Task goal:
What are the lines, copied exactly, from the one containing "phylum: Chordata" through the last line of the records below, both included?

Information shown:
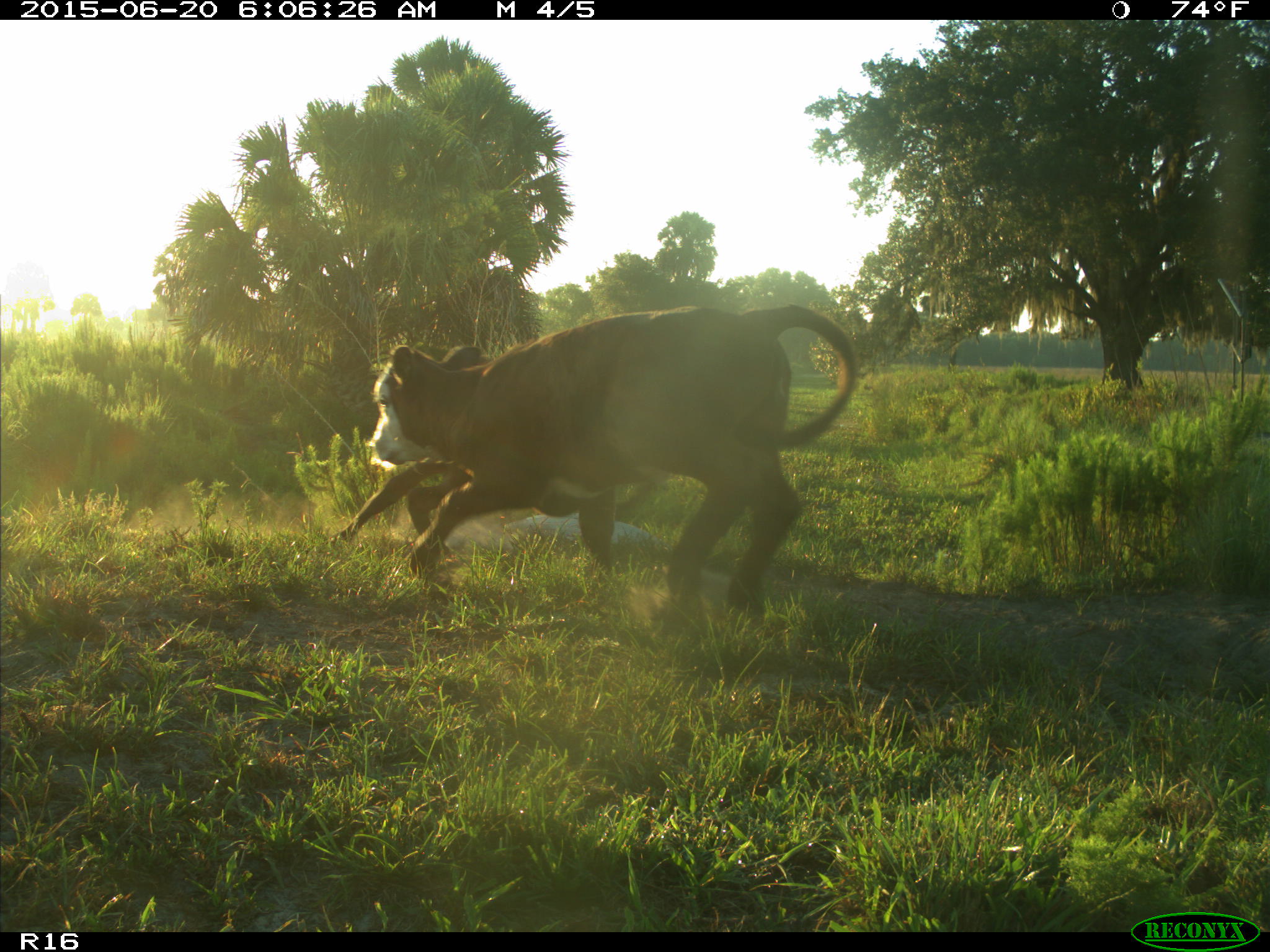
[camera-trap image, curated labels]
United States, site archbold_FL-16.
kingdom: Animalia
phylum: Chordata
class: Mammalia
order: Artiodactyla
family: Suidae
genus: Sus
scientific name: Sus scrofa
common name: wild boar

Solved exercise:
phylum: Chordata
class: Mammalia
order: Artiodactyla
family: Suidae
genus: Sus
scientific name: Sus scrofa
common name: wild boar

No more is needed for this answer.